Sunday 15 June 2014

Fashion that has no boundaries

Now that we’re done frothing at the mouth let’s talk about Rihanna’s naked dress.
On June 2,  the Council of Fashion Designers of America (CFDA) held their annual fashion awards.
And all the right faces showed up. Then Rihanna arrived. Dressed in a custom-made Adam Selman gown hand sewn with over 230,000 Swarovski crystals, held by a personal trainer whose phone must be ringing off the hook, a nude thong and the insouciance of a very attractive woman, the US musician was named 2014 Fashion Icon. READ: Rihanna Bares all.
Introduced by the Vogue editor Anna Wintour as someone who “enjoys pushing buttons while remaining true to herself,” Rihanna accepted the award declaring with no sense of irony whatsoever fashion was “an outlet for me to express myself, to speak up, to say who I am and to be very loud about it at times. Fashion is just a world of thrills, it’s exciting, there’s no rules. I mean Wintour has a ton of rules. There are rules! But rules are meant to be broken.”
NORMAL IS BORING
Let’s start from there. No one else on the planet could have worn this dress. We may have been shocked at it, not who wore it. Rihanna’s body is frankly a work of art from every conceivable angle.

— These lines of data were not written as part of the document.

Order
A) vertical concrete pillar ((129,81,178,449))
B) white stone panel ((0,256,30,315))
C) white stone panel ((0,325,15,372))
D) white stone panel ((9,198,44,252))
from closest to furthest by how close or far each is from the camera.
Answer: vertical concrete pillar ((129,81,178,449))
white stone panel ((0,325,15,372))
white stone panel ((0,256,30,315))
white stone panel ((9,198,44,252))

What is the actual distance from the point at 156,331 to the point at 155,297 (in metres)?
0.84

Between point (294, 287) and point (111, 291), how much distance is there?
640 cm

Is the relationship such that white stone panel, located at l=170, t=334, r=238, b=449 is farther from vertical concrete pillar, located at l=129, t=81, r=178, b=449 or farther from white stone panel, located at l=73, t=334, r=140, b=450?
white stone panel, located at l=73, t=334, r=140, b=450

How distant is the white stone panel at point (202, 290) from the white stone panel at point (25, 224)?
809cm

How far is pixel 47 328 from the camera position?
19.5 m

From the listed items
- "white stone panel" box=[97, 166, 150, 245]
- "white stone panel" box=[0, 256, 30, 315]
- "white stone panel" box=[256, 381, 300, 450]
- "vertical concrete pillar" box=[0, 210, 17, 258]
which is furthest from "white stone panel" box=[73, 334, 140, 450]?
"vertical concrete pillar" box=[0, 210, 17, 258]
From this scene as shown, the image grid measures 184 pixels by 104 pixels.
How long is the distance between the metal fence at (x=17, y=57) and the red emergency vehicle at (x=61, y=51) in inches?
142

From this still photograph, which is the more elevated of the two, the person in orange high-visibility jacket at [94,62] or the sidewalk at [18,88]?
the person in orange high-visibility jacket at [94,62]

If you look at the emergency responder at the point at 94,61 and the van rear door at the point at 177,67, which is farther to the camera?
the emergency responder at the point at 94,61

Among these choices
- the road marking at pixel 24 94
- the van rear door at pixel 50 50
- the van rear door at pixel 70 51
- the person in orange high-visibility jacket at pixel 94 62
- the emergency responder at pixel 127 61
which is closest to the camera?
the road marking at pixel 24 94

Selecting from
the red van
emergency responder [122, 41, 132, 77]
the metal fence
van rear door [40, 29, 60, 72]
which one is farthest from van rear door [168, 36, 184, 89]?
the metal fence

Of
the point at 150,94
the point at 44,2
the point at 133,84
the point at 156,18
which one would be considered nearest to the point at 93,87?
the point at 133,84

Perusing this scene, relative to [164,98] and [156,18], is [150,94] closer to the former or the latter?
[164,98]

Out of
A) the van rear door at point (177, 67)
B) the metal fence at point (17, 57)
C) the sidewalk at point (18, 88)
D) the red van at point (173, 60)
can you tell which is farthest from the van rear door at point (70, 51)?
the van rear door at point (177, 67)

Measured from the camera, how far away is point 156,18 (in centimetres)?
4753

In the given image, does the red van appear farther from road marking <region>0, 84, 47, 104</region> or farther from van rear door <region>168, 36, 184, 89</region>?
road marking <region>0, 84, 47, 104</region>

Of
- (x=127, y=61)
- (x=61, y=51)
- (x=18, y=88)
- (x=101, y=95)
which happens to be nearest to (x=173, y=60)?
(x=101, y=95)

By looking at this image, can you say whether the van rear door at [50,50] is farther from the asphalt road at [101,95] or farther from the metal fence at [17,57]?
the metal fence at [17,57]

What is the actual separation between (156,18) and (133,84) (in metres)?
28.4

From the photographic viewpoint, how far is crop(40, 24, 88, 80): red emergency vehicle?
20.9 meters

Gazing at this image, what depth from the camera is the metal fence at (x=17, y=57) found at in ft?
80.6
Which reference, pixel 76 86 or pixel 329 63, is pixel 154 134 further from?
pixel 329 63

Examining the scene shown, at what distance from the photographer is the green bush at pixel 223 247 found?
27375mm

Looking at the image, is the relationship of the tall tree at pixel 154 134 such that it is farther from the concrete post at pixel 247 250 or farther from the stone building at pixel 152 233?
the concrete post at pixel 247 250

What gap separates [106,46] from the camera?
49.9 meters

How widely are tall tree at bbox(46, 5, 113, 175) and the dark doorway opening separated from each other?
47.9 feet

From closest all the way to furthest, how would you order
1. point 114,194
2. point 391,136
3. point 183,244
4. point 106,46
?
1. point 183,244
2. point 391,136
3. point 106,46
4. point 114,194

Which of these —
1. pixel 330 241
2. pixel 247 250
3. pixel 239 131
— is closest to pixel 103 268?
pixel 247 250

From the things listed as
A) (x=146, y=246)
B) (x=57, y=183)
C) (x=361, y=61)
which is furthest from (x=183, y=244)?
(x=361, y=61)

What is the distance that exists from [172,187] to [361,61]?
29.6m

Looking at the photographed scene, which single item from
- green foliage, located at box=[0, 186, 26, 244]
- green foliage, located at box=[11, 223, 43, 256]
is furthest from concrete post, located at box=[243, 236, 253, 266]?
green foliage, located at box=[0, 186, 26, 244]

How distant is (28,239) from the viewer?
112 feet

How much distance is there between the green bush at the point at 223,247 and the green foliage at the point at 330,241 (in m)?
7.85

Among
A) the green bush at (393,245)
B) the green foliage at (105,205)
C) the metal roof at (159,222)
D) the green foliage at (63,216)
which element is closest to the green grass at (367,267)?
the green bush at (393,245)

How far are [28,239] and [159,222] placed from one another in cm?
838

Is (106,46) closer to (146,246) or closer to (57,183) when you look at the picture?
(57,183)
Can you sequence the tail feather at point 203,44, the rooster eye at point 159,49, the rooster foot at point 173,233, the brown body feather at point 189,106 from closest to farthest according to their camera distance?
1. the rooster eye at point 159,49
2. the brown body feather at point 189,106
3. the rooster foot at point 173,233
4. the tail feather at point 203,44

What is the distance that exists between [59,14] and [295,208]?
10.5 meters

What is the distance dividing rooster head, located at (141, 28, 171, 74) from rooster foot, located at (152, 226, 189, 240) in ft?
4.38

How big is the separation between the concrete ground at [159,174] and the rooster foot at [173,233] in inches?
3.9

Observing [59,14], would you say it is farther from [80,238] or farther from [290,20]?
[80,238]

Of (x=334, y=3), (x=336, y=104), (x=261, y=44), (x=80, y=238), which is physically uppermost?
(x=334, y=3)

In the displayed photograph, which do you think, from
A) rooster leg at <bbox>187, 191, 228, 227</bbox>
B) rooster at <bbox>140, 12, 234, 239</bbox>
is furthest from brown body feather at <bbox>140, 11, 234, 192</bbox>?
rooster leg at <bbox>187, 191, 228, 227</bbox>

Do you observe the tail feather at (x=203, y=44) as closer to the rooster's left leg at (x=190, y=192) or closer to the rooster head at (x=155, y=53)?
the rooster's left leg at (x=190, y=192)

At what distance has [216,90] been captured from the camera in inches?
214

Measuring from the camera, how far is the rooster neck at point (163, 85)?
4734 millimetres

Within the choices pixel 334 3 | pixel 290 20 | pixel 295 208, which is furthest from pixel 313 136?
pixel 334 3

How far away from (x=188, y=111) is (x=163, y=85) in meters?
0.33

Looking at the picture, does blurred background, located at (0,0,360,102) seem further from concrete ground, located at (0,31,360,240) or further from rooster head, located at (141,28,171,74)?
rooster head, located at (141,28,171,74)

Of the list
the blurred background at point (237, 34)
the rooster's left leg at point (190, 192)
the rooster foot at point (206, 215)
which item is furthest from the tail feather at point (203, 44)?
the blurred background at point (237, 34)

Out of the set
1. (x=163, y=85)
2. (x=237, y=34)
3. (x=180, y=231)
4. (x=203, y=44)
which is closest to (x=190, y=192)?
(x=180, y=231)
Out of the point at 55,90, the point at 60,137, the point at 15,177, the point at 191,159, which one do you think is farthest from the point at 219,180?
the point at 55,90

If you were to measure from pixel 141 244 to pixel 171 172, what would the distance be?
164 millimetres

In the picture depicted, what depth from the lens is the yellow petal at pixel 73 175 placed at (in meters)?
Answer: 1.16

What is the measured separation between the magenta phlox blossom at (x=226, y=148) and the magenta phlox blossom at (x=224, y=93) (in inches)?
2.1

This Naked Dress as it came to be known was pieced together by little more than imagination, well-lit swaths of carpet and sheer audacity. Still, there was an elegance to her carriage that overshadowed the nudity.
Truth is Rihanna has prepped us for months. This was no bare-bottomed decision. Her dressing has progressively disappeared to the point of no return earning a ban from Instagram.
From the very beginning, fashion has been controversial. Normal is not just boring, it’s a faux pas. The Naked Dress attracted moral outrage and aptly so, from how dare she, role models, print boycotts to what the heck is wrong with this child and where is her mother!
On the flip side, people will discuss this into 2044. I loved everything about the look. The provocateur appealed to me. Turning up naked in public is such a dread, psychologists tag it our most common dream. Rihanna simply wore it with a shrug.
Driven by the need to be proper, you may think a near-naked woman on a red carpet shouldn’t shift your world. Except she must. At 26, RiRi is worth $90 million with 87 million likes on Facebook, 35.7 million Twitter followers and 111 million hits on Google. It would be wrong to presume she wields no influence.
This Naked Dress on this particular body matters. It carries the realisation just how deep morality and fashion are linked, weighs on reality, interactions and assessment of people, illuminates political correctness and proves we do judge women based on clothing and looks more than the measure of accomplishments; even one as notorious as Rihanna.
A few months back, a woman posted in the comments section of a Rihanna story: “It’s now official. I have seen her butt cheeks more than I have seen my own.” Hilarious. Except it reveals a disconnect from her own body as much it is reaffirms another’s penchant for underdressing.
It’s easy to automatically presume Rihanna piece of meat peddled for her sex appeal and the inevitable traction translating into money. Because would a woman actively and repeatedly objectify herself or allow her own objectification? Good question. 
Women have been taught to err on the side of demure. Sexuality, suggested, hinted or overt, has consequences. I’m not privy to boardroom politics when her team discusses career trajectories.
FEMALE BODY
However, women who are smart enough to realise they possess other avenues of power. Rihanna is/may be on top owing to her talent and/or sex appeal. But in fashion she is the ultimate industry muse not for being beautiful, but for constantly making it possible to push the envelope and express itself through her.
She’s the perfect rule-breaking conduit who always makes fashion a point of relevance, examination and discussion. Admit it, you had no idea CFDA Awards existed prior to this and didn’t care.
Beyond the morality of public nudity lies another, more powerful conversation. The attitude towards the female body, a woman’s expression of her sexuality, women’s fashion choices, society and women’s role, expression and power in it and how fashion is the thread tying it all together come up.
Most of us will never be as comfortable naked as we are fully clothed. Still, how much do you own your body. To what degree are your fashion choices truly your own as opposed to informed by others, rules and fear; enough to be unapologetic, fully trusting what they say as clear and unmistakable? Bold enough to wear daily, consistently. Unexpected instances like this lend themselves to deeper self-examination. Once you’re done reacting, your truth will out itself.